Monday, October 5, 2009
I attended a webinar on DuraSpace last Wednesday. As a big fan of "the cloud" I was very interested to hear about what's been built, how it could be used, and a roadmap of the future. I learned a little bit about all three topics on the webinar.
Gina Jones from the Library of Congress hosted the meeting, and the main speaker was Michele Kimpton.
DuraCloud is being built as an OSGi container sitting on top of cloud storage providers. Customers can view DuraCloud as a buying club for lower prices, and for easing the burden of learning the administrative and software interfaces of each cloud provider.

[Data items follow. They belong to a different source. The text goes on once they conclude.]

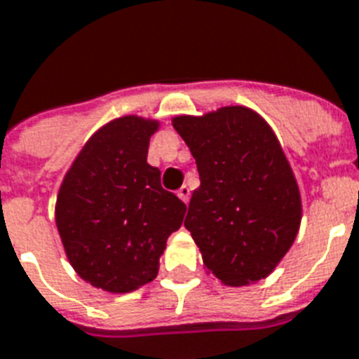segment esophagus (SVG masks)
Listing matches in <instances>:
<instances>
[{
  "label": "esophagus",
  "mask_w": 359,
  "mask_h": 359,
  "mask_svg": "<svg viewBox=\"0 0 359 359\" xmlns=\"http://www.w3.org/2000/svg\"><path fill=\"white\" fill-rule=\"evenodd\" d=\"M177 196L182 198L183 202L187 203V202H189V198H191V189H189L187 185H183V187L180 189V191H177Z\"/></svg>",
  "instance_id": "34e87169"
}]
</instances>
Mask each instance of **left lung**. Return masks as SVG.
<instances>
[{
	"instance_id": "left-lung-1",
	"label": "left lung",
	"mask_w": 359,
	"mask_h": 359,
	"mask_svg": "<svg viewBox=\"0 0 359 359\" xmlns=\"http://www.w3.org/2000/svg\"><path fill=\"white\" fill-rule=\"evenodd\" d=\"M196 159L200 187L185 228L203 269L229 287L266 278L297 239L302 198L276 133L245 105L172 118Z\"/></svg>"
}]
</instances>
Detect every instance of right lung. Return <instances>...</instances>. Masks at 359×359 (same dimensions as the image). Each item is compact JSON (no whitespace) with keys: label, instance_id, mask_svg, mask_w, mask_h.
I'll use <instances>...</instances> for the list:
<instances>
[{"label":"right lung","instance_id":"1","mask_svg":"<svg viewBox=\"0 0 359 359\" xmlns=\"http://www.w3.org/2000/svg\"><path fill=\"white\" fill-rule=\"evenodd\" d=\"M159 126L137 114L103 124L57 193L55 224L72 269L107 293H131L157 276L166 239L187 211L146 161Z\"/></svg>","mask_w":359,"mask_h":359}]
</instances>
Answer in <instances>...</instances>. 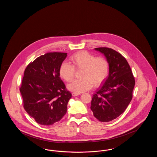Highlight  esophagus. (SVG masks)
Returning <instances> with one entry per match:
<instances>
[{
	"mask_svg": "<svg viewBox=\"0 0 157 157\" xmlns=\"http://www.w3.org/2000/svg\"><path fill=\"white\" fill-rule=\"evenodd\" d=\"M72 96H74V97H76V96L79 95L80 94H77V93H75V92H72Z\"/></svg>",
	"mask_w": 157,
	"mask_h": 157,
	"instance_id": "34e87169",
	"label": "esophagus"
}]
</instances>
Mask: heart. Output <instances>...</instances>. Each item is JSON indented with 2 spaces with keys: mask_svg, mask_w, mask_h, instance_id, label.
<instances>
[{
  "mask_svg": "<svg viewBox=\"0 0 157 157\" xmlns=\"http://www.w3.org/2000/svg\"><path fill=\"white\" fill-rule=\"evenodd\" d=\"M70 60L72 65L62 63L59 67L60 76L66 82L72 81L76 70L81 71L80 79L76 80L67 86L68 89L77 94L90 90L92 86H101L106 79L109 70V62L103 56H98L87 51H81L72 55Z\"/></svg>",
  "mask_w": 157,
  "mask_h": 157,
  "instance_id": "1",
  "label": "heart"
}]
</instances>
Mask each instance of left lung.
Returning <instances> with one entry per match:
<instances>
[{
	"label": "left lung",
	"mask_w": 157,
	"mask_h": 157,
	"mask_svg": "<svg viewBox=\"0 0 157 157\" xmlns=\"http://www.w3.org/2000/svg\"><path fill=\"white\" fill-rule=\"evenodd\" d=\"M95 50L104 54L109 62V74L104 85L93 95L90 109L101 122H109L125 111L132 98L135 78L126 59L111 48Z\"/></svg>",
	"instance_id": "8db88e82"
}]
</instances>
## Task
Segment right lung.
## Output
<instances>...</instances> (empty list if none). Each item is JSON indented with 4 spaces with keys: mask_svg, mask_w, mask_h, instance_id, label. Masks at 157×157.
<instances>
[{
    "mask_svg": "<svg viewBox=\"0 0 157 157\" xmlns=\"http://www.w3.org/2000/svg\"><path fill=\"white\" fill-rule=\"evenodd\" d=\"M67 56V53H46L30 62L25 70L20 87L23 108L37 124L51 125L67 113L72 94L59 72Z\"/></svg>",
    "mask_w": 157,
    "mask_h": 157,
    "instance_id": "obj_1",
    "label": "right lung"
}]
</instances>
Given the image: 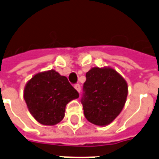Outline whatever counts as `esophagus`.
<instances>
[{
  "instance_id": "esophagus-1",
  "label": "esophagus",
  "mask_w": 159,
  "mask_h": 159,
  "mask_svg": "<svg viewBox=\"0 0 159 159\" xmlns=\"http://www.w3.org/2000/svg\"><path fill=\"white\" fill-rule=\"evenodd\" d=\"M74 88H75V89H76V90L77 91V92H78V93H80V92H81V86H80L79 84H76V85H75Z\"/></svg>"
}]
</instances>
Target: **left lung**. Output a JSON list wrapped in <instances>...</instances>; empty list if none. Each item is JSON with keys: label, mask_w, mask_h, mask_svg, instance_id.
<instances>
[{"label": "left lung", "mask_w": 159, "mask_h": 159, "mask_svg": "<svg viewBox=\"0 0 159 159\" xmlns=\"http://www.w3.org/2000/svg\"><path fill=\"white\" fill-rule=\"evenodd\" d=\"M86 77L82 99L85 117L94 125H108L124 107L128 83L111 66L92 67Z\"/></svg>", "instance_id": "8db88e82"}]
</instances>
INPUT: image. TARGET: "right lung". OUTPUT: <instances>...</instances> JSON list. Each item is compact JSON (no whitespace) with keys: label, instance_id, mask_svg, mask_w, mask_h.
Returning a JSON list of instances; mask_svg holds the SVG:
<instances>
[{"label":"right lung","instance_id":"obj_1","mask_svg":"<svg viewBox=\"0 0 159 159\" xmlns=\"http://www.w3.org/2000/svg\"><path fill=\"white\" fill-rule=\"evenodd\" d=\"M23 98L38 123L53 126L63 119L66 104L78 98L79 94L65 76L52 69L34 75L26 82Z\"/></svg>","mask_w":159,"mask_h":159}]
</instances>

DuraCloud is starting a pilot project with four cloud providers: (1) Amazon, (2) EMC, (3) Rackspace, and (4) Sun. They are also working actively to add Microsoft as a fifth cloud provider. They have two content providers signed up for the pilot: the New York Public Library, and the Biodiversity Heritage Library.
The NYPL has 800k objects and 50TB of content. They'd like to use DuraSpace to make a copy of their materials, and to transform content from TIFF format to JPEG2000. The JPEG2000 images would then be pulled back out of the cloud to local storage at the NYPL.
The BHL has 40TB of content, and is hoping to use DuraCloud to distribute its content across multiple locations (US, EU), and as a platform for hosting computational intensive data mining.
The pilot is running through the end of the calendar year, and DuraSpace intends to have a pricing model in place by Q2 2010, and to launch a production service in Q3.
In response to a question from a participant, Michele indicated that the focus was NOT on securing sensitive data, but rather on hosting public data with open access. So DuraCloud might be a good bet for some of the content ICPSR delivers on its web site, for example, but not for medical records, confidential data, etc.